*** Records shown Section Begins ***

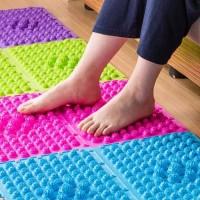 Alas Kaki Pijat Refleksi / Karpet Pijat Refleksi / - Merah Muda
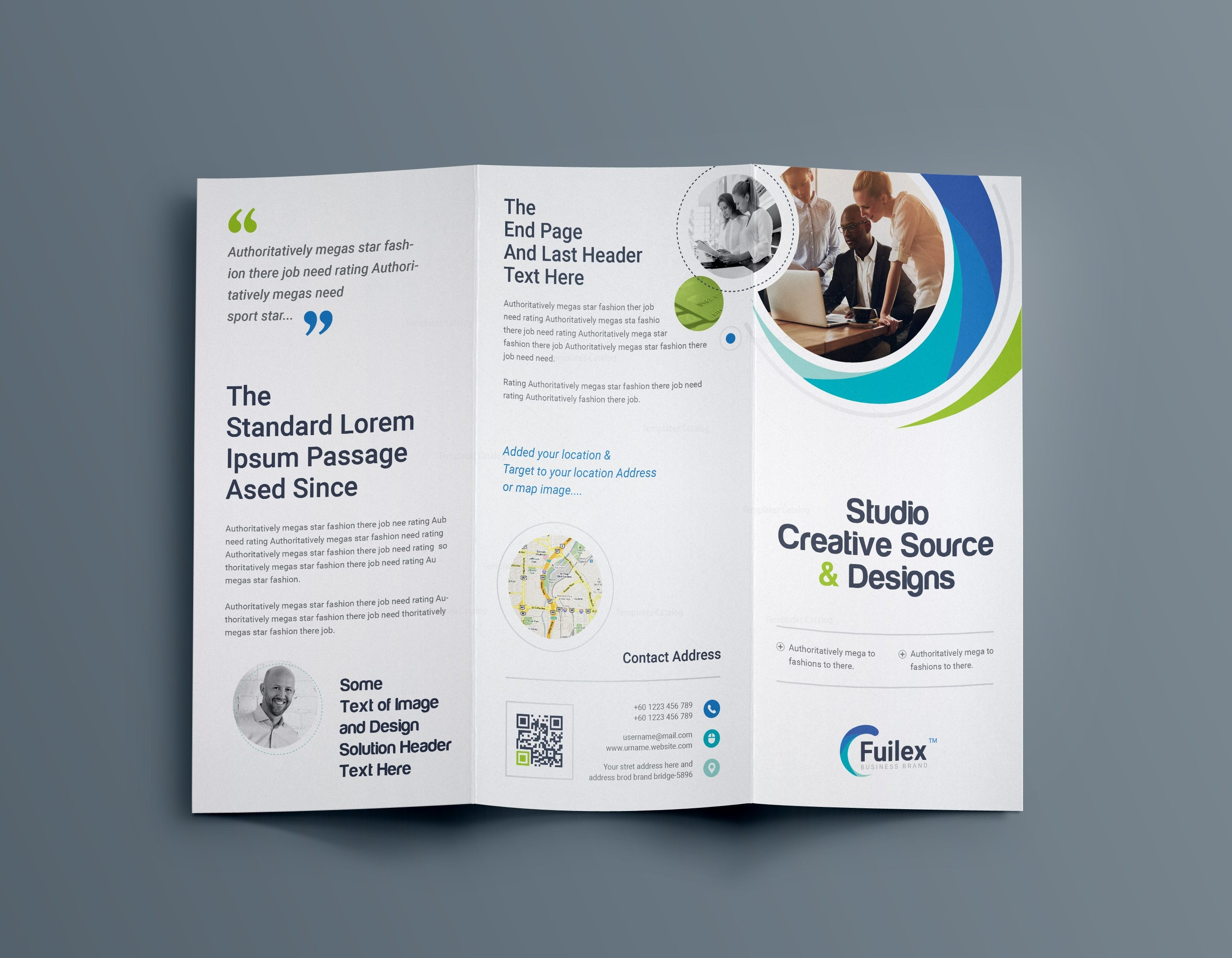 Hypnosis professional tri fold brochure template 001203 for Professional brochure templates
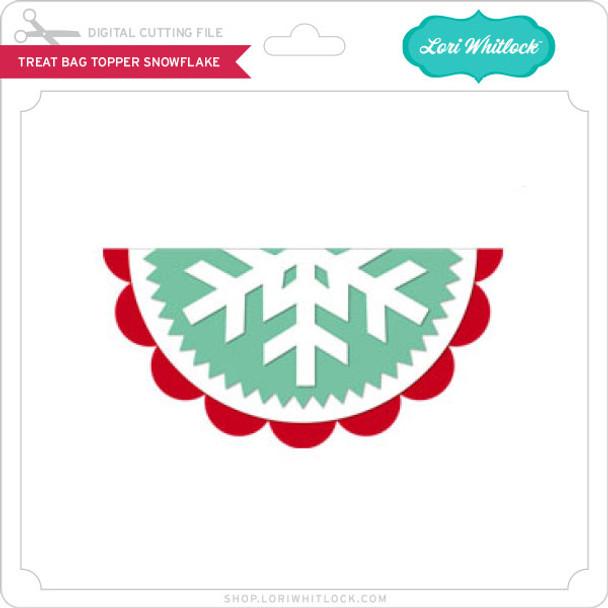Treat Bag Topper Snowflake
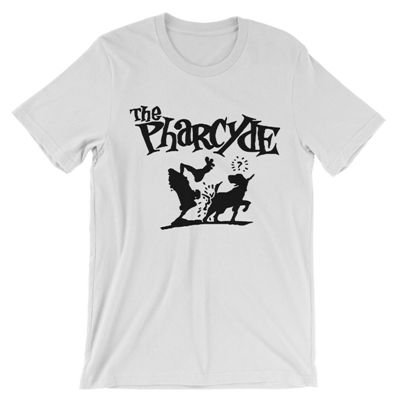 <img class='new_mark_img1' src='https://img.shop-pro.jp/img/new/icons3.gif' style='border:none;display:inline;margin:0px;padding:0px;width:auto;' />B-SIDE BUTTONS & SHIRTS - THE PHARCYDE T-SHIRT (WHITE) (NEW)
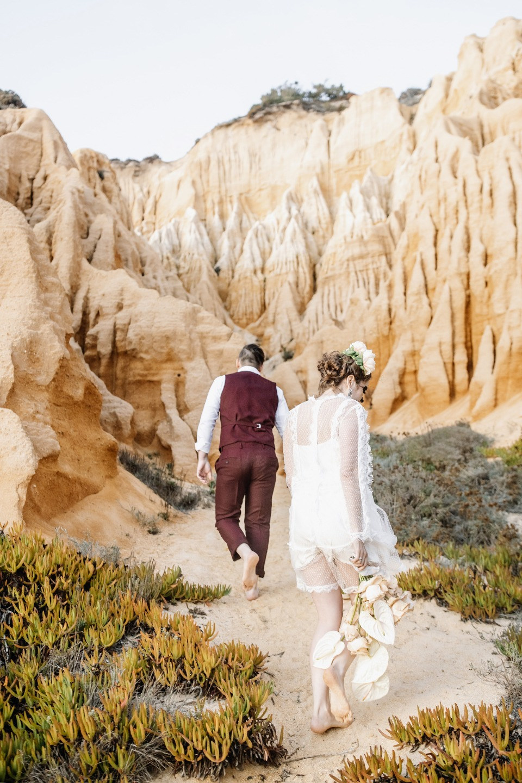 Мистика по-мексикански: тематическая свадьба на берегу океана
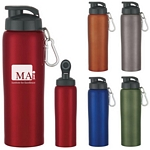 Promotional Metal Sports Bottles: Customized 24 oz. Stainless Steel Bike Bottle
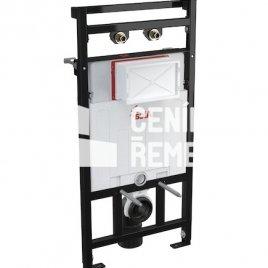 Demontáž podomítkového modulu pro wc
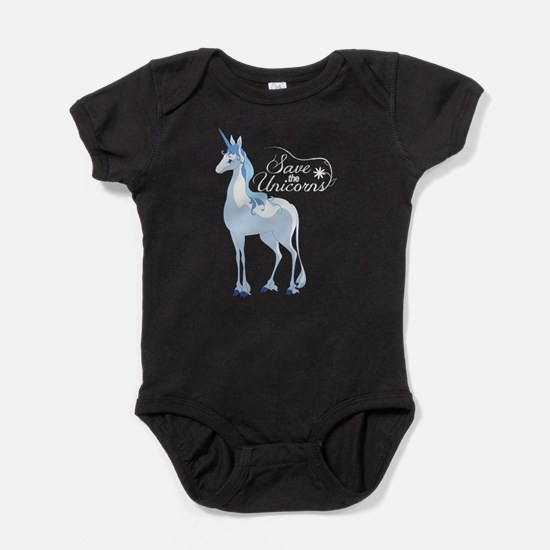 Cute Lady Baby Bodysuit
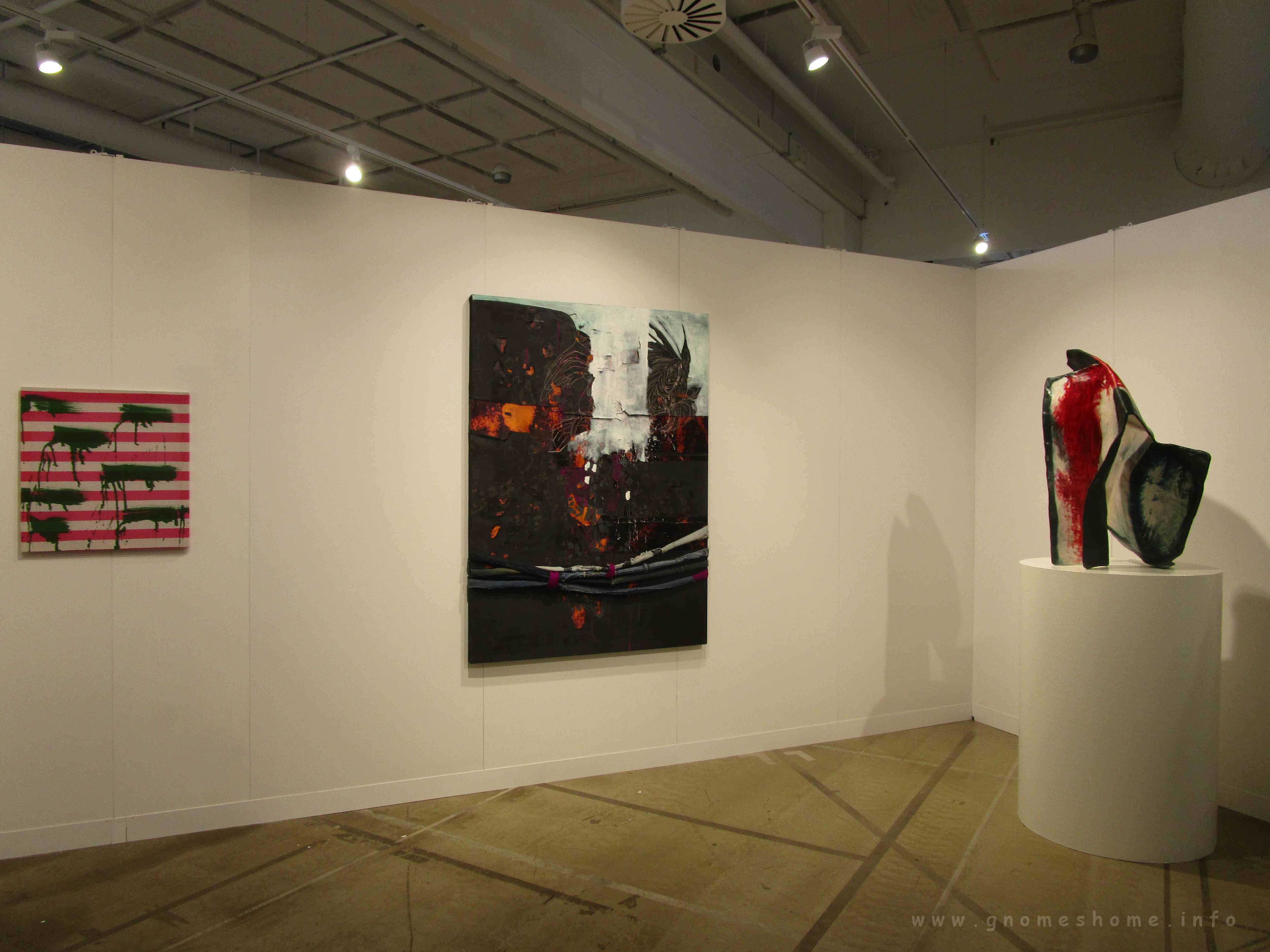 Art Fair Cph 1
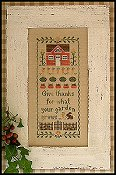 Country Cottage Needleworks - Harvest Blessings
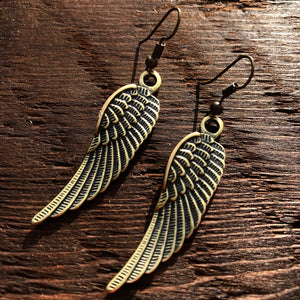 'Brass-Works' Wing Design Drop Earrings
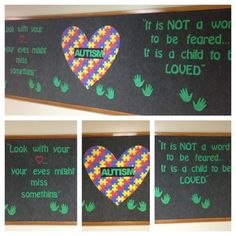 Our Autism Awareness Month bulletin board.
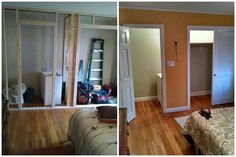 Half bathroom and closet addition to a master bedroom BPKELCO-Boston area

*** Records shown Section Ends ***

What you are asked to do - Give the listing again exactly, excluding pictures.

Response to this task -
 Alas Kaki Pijat Refleksi / Karpet Pijat Refleksi / - Merah Muda
 Hypnosis professional tri fold brochure template 001203 for Professional brochure templates
Treat Bag Topper Snowflake
 <img class='new_mark_img1' src='https://img.shop-pro.jp/img/new/icons3.gif' style='border:none;display:inline;margin:0px;padding:0px;width:auto;' />B-SIDE BUTTONS & SHIRTS - THE PHARCYDE T-SHIRT (WHITE) (NEW)
 Мистика по-мексикански: тематическая свадьба на берегу океана
 Promotional Metal Sports Bottles: Customized 24 oz. Stainless Steel Bike Bottle
 Demontáž podomítkového modulu pro wc
 Cute Lady Baby Bodysuit
 Art Fair Cph 1
 Country Cottage Needleworks - Harvest Blessings
 'Brass-Works' Wing Design Drop Earrings
 Our Autism Awareness Month bulletin board.
 Half bathroom and closet addition to a master bedroom BPKELCO-Boston area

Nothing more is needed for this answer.